Os vÃcios de Elpidinho - II

*Por Gutemberg Rocha
Em crônica anterior, tratei de um dos vícios cultivados pelo comerciante Elpídio de Sá Cavalcante, conhecido popularmente em Oeiras como Elpidinho: o Trabalho. Agora, quero destacar outro vício que ele alimenta sem reservas e que o alimenta desde sempre: o Bom Humor. Hoje nonagenário, ele é daquele tipo de pessoa que “perde o amigo, mas não perde a piada”. Não há quem se encontre com ele e não ouça um gracejo, uma anedota, uma brincadeira. Se ele não fosse comerciante, creio que seria humorista.
Seu “escritório”, um cantinho reservado na entrada do Ponto Certo, com vista privilegiada para todo o ambiente, é repleto de cartazes, tirinhas de jornal, recortes de revista, com piadas e mensagens bem-humoradas. Em hipótese alguma lhe pode faltar a edição da quarta-feira do jornal Diário do Povo, de Teresina, onde é publicada a coluna Gangorra, que traz cultura, curiosidades, reflexões e, pra completar, as piadas de salão do quadro “Risolândia”.
Tudo o que acha interessante, desde frases da chamada “filosofia de para-choque” até textos clássicos da literatura universal, ele coleciona, reproduz e distribui, tentando transformar o mundo num lugar mais alegre e mais humano. Tempos atrás, mandou confeccionar e distribuiu, entre proprietários de carro, faixas adesivas com a seguinte recomendação: “Seja paciente no volante para não ser paciente no hospital”. Não sei não, mas depois que coloquei uma faixa dessas na traseira do meu automóvel, percebi uma redução drástica nas buzinas atrás de mim, no trânsito de Teresina. Coincidência? Acho que não!
Dizem que “se conselho fosse bom, ninguém dava, vendia”, mas com Elpidinho não é bem assim. Seus conselhos são bons e gratuitos. Quando Dunga era técnico da seleção brasileira de futebol, ele fez um cartaz em que aconselhava: “Faça como o Dunga: não use crack!” Infelizmente nem todo mundo segue os bons conselhos, e a droga anda a se espalhar pela cidade e pelo campo.
Elpidinho não perde oportunidade de dizer uma graça. Certa feita, presenciei um conhecido seu chegar para se despedir: “Seu Elpídio, estou indo pro Pará.

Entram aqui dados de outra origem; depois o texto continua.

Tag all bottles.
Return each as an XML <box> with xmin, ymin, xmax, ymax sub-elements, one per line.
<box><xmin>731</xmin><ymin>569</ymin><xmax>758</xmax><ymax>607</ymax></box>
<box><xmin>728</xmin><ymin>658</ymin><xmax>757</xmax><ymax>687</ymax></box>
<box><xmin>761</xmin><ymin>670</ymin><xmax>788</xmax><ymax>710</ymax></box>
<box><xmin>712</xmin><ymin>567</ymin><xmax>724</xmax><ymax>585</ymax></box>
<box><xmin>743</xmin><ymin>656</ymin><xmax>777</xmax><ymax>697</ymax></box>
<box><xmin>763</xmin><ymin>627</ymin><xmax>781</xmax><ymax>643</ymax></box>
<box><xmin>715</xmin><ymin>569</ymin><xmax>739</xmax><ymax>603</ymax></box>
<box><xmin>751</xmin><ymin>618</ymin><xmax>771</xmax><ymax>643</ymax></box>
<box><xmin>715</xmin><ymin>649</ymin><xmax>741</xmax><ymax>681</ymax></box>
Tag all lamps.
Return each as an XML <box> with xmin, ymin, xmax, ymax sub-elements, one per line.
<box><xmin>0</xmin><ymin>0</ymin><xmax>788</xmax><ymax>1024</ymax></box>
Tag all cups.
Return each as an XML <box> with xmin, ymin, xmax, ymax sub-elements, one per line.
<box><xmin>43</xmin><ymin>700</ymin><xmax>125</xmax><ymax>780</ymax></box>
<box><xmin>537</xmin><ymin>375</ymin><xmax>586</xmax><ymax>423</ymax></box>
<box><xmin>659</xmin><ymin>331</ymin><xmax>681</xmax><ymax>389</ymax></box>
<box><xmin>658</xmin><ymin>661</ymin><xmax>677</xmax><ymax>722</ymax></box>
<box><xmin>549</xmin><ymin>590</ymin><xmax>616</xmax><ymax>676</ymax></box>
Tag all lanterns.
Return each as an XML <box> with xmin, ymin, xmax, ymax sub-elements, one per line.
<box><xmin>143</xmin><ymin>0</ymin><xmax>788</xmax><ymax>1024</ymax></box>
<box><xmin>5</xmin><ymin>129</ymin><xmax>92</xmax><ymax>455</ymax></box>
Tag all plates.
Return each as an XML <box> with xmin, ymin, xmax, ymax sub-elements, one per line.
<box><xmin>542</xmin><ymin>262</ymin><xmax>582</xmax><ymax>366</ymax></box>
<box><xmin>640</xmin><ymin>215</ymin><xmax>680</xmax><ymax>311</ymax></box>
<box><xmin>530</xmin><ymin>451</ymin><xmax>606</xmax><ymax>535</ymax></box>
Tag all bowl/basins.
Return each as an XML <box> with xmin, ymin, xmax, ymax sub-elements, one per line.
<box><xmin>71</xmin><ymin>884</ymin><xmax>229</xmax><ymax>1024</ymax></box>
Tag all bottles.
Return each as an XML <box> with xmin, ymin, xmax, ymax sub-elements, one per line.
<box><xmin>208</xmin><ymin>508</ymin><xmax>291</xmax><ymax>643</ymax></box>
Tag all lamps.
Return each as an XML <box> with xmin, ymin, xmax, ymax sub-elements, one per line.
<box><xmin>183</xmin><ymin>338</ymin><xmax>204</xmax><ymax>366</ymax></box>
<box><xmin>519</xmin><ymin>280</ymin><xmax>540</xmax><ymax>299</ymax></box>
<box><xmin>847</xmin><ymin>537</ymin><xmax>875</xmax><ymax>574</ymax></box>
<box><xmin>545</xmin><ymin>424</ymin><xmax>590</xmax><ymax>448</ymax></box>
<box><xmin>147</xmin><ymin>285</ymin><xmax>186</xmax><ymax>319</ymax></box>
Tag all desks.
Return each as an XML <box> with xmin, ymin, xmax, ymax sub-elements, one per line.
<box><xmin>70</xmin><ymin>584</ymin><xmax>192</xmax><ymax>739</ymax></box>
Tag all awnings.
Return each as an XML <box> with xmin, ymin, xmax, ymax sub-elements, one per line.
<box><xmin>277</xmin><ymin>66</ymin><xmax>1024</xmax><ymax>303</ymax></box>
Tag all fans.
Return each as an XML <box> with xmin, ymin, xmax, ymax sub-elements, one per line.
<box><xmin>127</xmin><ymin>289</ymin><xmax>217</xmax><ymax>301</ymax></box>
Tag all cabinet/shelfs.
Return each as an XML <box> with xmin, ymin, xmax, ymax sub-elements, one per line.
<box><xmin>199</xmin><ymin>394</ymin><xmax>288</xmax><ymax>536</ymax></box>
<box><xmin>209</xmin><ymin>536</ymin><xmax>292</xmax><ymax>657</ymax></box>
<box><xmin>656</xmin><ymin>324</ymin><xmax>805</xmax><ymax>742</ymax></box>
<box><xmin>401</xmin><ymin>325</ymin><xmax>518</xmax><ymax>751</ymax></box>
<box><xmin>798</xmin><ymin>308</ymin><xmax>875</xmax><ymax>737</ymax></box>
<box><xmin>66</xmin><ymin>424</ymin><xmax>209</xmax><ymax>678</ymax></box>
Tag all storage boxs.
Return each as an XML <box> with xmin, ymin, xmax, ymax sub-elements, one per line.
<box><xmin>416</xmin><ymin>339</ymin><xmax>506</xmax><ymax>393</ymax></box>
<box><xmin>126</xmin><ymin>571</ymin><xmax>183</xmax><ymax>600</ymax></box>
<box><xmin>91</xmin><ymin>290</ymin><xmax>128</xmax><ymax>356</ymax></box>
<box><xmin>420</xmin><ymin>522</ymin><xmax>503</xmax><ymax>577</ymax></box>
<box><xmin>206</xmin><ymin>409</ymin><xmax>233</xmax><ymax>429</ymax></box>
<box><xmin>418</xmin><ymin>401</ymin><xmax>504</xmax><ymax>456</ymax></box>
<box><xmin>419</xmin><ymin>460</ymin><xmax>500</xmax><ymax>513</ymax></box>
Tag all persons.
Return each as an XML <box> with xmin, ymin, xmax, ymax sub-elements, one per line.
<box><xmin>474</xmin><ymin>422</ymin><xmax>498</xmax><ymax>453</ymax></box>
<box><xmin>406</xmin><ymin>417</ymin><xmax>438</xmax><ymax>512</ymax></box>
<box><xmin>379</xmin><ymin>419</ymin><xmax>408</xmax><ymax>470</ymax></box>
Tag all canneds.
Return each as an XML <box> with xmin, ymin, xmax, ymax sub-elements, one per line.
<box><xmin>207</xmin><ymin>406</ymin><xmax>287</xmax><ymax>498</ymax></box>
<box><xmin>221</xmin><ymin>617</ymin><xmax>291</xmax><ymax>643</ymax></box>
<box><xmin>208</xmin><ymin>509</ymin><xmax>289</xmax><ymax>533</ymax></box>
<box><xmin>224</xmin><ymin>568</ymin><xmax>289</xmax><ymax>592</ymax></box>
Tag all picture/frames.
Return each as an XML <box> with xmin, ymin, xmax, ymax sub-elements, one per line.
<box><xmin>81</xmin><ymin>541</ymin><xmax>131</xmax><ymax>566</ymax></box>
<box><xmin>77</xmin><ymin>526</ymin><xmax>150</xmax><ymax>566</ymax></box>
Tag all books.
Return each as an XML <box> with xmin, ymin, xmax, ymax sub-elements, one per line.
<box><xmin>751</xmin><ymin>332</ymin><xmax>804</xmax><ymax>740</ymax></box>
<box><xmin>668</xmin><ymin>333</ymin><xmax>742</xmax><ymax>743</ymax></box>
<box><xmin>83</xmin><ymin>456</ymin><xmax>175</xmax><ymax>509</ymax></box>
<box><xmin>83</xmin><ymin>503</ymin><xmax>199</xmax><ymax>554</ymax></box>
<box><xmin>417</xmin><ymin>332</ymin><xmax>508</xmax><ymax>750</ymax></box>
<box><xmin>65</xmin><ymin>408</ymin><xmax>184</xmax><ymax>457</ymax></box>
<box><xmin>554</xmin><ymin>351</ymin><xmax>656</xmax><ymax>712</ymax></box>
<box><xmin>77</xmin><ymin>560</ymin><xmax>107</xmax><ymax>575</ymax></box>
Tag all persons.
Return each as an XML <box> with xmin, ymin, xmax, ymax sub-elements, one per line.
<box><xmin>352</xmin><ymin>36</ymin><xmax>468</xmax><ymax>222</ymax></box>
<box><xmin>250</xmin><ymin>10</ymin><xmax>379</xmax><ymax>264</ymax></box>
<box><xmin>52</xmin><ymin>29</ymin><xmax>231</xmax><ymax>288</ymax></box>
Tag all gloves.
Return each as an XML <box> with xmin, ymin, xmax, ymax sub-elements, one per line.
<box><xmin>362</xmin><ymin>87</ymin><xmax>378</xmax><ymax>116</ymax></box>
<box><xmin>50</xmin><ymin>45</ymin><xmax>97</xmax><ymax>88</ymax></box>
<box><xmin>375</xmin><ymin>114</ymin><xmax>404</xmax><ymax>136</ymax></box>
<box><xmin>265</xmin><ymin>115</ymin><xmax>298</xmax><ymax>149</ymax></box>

Dizem que por lá está correndo muito dinheiro.” Ele, então, saiu com uma das suas: “Rapaz, aqui, que dinheiro não corre, a gente não pega, imagine lá!” Outro dia, por ocasião do falecimento de uma pessoa de sua estima, veio-me ele com esta: “Gutemberg, Estão acontecendo umas coisas muito estranhas aqui em Oeiras: gente que nunca morreu agora está morrendo! Meu amigo Fulano acaba de falecer. Como é que pode?!”
Ele caça conversa com cada freguês que entra no seu estabelecimento. Às mulheres, dirige elogios e galanteios; aos homens, troças e galhofas, e os desavisados (os avisados, também) saem às vezes constrangidos por ter “caído” nas suas “pegadinhas”. Nesse ritmo ele vai levando a vida. Viciado que é em bom humor, tem sempre uma piada pra contar. Piadas de português, papagaio, padre, político e polícia (para ficar apenas na letra pê) ele tem aos montes. De sogra, então, nem se fala. E por aí vai! A própria loja ele a utiliza como objeto das suas “tiradas”. As promoções, por exemplo, são ótimas. Um dia desses, dependurado em local bem visível, um cartaz anunciava: “PROMOÇÃO: Peça fiado e ganhe um NÃO inteiramente grátis!”
É por essas e outras que ele haverá de chegar ao centenário, com a Graça de Deus!